Government struggles to achieve “e-Japan”

The Japanese government has admitted that it has experienced some setbacks in its attempts to “go digital.” But in its newly announced “Basic Policy on Economic and Fiscal Management and Reform for 2020”, the Abe administration has signaled it is redoubling its efforts on this front, making restructuring the e-government system its utmost priority.

The basic policies approved by the cabinet on Friday include a pledge to speed up the government’s transition to digital work arrangements. This comes as the coronavirus pandemic has laid bare just how far behind other developed countries Japan lags in this regard.

The government’s bungled distribution of subsidies to businesses and people affected by the pandemic is the main reason for the policy. The fact that IT infrastructure on the federal and local levels are not connected has made it difficult for those in need to navigate the online application system. The government is facing growing anger from people who have been left waiting for funds for months.

The government intends to tackle the issue intensively over the course of a year, establishing a new headquarters to lead the efforts. It says it will work with private sector experts and outline the necessary steps toward achieving an effective e-government system by the end of the year.

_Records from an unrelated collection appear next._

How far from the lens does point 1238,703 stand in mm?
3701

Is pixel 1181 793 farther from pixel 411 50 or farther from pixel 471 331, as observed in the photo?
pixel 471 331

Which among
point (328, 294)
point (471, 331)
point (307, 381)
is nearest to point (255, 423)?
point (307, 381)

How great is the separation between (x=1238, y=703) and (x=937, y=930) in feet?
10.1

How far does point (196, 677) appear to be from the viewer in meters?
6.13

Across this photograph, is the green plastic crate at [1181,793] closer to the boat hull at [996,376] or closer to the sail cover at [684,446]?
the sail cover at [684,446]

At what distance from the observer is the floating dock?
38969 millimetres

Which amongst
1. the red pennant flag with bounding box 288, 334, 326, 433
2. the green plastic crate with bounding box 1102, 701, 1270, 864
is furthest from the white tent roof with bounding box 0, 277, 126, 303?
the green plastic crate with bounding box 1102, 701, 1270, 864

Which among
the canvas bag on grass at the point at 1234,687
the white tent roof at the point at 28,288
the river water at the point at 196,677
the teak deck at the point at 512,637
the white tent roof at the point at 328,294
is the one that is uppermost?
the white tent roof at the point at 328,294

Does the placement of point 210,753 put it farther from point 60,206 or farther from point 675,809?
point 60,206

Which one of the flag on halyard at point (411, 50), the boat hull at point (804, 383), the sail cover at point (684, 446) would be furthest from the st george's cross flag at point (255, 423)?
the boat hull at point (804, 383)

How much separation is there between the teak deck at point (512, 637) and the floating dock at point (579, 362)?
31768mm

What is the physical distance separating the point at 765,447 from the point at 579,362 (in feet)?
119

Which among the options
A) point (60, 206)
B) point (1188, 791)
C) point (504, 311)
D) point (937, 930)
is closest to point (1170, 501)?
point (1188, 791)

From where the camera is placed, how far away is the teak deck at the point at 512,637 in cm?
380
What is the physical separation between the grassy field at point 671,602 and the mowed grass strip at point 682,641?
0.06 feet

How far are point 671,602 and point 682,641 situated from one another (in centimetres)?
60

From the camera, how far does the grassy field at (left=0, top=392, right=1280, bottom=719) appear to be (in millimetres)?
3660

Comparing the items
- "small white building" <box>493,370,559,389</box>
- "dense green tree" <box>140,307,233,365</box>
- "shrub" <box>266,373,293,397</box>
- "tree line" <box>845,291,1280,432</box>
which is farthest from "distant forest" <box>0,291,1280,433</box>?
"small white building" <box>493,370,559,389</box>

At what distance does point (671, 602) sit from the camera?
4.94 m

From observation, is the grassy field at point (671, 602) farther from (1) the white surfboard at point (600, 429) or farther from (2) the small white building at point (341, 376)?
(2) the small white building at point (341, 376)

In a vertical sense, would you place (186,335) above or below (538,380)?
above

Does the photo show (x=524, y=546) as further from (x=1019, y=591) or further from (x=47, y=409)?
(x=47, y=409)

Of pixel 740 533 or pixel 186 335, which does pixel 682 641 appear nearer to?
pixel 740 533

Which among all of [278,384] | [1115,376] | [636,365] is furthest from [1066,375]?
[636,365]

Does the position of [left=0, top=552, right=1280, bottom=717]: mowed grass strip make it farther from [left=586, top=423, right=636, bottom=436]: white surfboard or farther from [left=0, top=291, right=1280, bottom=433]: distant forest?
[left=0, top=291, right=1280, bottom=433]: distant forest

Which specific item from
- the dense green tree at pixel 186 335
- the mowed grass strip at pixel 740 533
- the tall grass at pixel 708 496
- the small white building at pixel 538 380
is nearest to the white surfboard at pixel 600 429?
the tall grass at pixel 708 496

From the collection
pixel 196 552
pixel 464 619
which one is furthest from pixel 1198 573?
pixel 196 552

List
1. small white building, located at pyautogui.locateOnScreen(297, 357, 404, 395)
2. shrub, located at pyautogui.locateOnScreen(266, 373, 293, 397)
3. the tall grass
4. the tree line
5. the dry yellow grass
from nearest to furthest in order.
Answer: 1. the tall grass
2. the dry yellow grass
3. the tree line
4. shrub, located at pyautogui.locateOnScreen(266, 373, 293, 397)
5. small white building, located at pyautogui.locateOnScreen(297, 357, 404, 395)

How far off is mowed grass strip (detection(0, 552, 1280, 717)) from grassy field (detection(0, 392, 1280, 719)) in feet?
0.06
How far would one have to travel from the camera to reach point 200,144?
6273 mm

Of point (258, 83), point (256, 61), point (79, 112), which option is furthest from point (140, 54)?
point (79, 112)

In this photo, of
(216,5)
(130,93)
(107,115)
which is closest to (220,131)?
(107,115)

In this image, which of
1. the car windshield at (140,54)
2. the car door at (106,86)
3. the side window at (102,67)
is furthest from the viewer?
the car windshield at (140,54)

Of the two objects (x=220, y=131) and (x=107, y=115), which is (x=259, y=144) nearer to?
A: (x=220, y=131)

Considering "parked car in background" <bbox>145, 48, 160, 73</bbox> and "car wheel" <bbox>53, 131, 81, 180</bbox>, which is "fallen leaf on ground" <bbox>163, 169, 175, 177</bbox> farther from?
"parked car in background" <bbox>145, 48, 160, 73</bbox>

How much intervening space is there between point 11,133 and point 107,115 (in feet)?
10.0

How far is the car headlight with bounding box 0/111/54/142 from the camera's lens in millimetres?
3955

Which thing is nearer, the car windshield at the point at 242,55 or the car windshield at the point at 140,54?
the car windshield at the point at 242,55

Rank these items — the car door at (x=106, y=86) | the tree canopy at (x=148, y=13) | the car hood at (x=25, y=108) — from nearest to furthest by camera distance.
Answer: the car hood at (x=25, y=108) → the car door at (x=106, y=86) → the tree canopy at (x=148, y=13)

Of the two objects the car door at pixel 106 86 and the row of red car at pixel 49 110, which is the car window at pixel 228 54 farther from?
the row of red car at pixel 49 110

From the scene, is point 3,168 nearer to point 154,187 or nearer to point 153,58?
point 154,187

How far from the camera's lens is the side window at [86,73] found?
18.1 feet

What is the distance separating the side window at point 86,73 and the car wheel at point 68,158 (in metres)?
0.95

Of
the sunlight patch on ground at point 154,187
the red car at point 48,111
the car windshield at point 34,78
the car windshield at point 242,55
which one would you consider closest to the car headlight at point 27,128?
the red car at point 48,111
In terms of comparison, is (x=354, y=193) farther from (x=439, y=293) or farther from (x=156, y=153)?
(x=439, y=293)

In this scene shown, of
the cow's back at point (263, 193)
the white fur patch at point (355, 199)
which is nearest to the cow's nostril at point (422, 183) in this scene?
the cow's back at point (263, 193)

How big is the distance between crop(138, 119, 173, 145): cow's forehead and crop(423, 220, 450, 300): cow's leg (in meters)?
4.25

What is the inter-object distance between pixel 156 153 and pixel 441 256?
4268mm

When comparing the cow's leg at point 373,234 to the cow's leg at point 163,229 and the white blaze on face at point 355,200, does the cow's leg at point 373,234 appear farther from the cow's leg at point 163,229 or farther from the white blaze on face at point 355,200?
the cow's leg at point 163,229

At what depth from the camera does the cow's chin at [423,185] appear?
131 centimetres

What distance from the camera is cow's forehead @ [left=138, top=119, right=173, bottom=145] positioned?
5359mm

It will also push for the elimination of regulations that require paper documents and seals.

Prime Minister Abe Shinzo said on Friday that Japan is in the middle of a historic crisis. He says the basic policy for this year reflects his administration’s unwavering commitment to creating a new future for the country through fundamental social reforms.

Japan’s current struggles with digital work are ironic given that the government has been trying to position itself as the “world’s most advanced IT nation” for over two decades. The government has been investing heavily in IT infrastructure since 2001, recruiting top talent from the private sector. However, these efforts have borne little fruit at the local level, where the decision of what kind of IT infrastructure to adopt has been largely left to municipal authorities. This lack of integration has hindered the larger digitization efforts.

Takahide Kiuchi, Executive Economist of Nomura Research Institute, says it is high time for Japan to learn some lessons from its recent failures.

“The country cannot afford to lose another chance to move forward in achieving an e-Japan that actually works,” Kiuchi says.

The basic policy does not outline a specific path to meeting its goals. As such, it will be important to revisit these latest efforts after the government's self-imposed one-year deadline to see how much progress has actually been made.